Her mother looked at her carefully.

“Are you still angry with me?”

“Sometimes.”

“And will you be angry for a long time?”

“I don’t know. I don’t want to pretend everything has passed.”

Galina Sergeyevna nodded. This time, without offense.

“Maybe that’s right.”

They did not speak about the past anymore. Oksana put the kettle on, took out some cookies, and sliced the apples. The conversation moved to small things: her mother’s new neighbor, the lightbulb that needed changing in the studio, Larisa’s children, who had promised to visit their grandmother. An ordinary conversation. Without the old pressure. Without phrases that made Oksana want to defend herself.

When her mother left, Oksana closed the door behind her and rested her palm against the cool surface. The apartment became quiet again. But that silence was no longer a defense. It was her own choice.

 

Oksana understood that her relatives would try more than once to return everything to the old order. Larisa might get tired again. Her mother might take offense again. Aunt Tamara might call again with long speeches. But now there was a fixed point inside Oksana, one that could no longer be moved by pity, shame, or familiar words about duty.

That evening, when her mother first said she intended to move in with her, everything had looked different.

Galina Sergeyevna was sitting across from her at the kitchen table. She had arrived without warning, though at least without bags. She spoke for a long time: about the landlady, her poor health, Larisa being busy, and how a woman of her age should not be alone. Then she suddenly shifted into a practical tone, as if the move had already been decided.

“I was thinking you could clear out the small room. Your papers can be put in the closet.
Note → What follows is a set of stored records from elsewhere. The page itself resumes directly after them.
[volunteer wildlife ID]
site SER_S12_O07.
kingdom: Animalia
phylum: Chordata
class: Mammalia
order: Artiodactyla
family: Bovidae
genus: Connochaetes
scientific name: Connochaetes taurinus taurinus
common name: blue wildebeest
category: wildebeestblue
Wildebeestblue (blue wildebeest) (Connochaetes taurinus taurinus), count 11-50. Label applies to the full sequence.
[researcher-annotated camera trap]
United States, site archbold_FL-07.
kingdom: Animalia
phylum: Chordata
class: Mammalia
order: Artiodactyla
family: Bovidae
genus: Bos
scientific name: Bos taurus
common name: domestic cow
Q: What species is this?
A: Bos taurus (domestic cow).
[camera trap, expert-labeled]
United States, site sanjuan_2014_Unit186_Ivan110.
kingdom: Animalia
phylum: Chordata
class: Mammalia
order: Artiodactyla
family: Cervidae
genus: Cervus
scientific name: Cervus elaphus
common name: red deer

The sofa will suit me fine. I won’t get in the way in the kitchen. We’ll buy groceries together. I won’t eat much, of course. And Larisa will come on weekends. It’s more convenient for her that way; she lives far away. I don’t have many things. We’ll only bring the essentials.”

Oksana was silent for several seconds.

She looked at her mother and suddenly saw clearly not a poor, confused woman with nowhere to go, but a person who was once again assigning someone else’s space without asking. Her room. Her kitchen. Her order. Her life. And doing it with the same certainty with which she had once distributed family fairness: help for the younger daughter, understanding for the elder.

Oksana slowly placed her palms on the table. She did not clench her fists, did not raise her voice, did not begin listing all the old wounds. She simply chose herself out loud for the first time.

“You sold your home, transferred everything to your daughter, and now you’ve decided to move in with me? No, Mom. Find another option,” Oksana said.

A heavy silence settled over the room.

Galina Sergeyevna stared at her daughter as if seeing her for the first time. Not the obedient elder daughter. Not the strong and convenient one. Not the one who would always endure, move aside, and help, only to be forgotten again afterward. In front of her sat an adult woman in her own home, with her own boundaries and the right to say no.

And that was exactly why the silence was heavier than any scandal.

Because for the first time in many years, Oksana refused to be the backup option when someone else’s plans fell apart.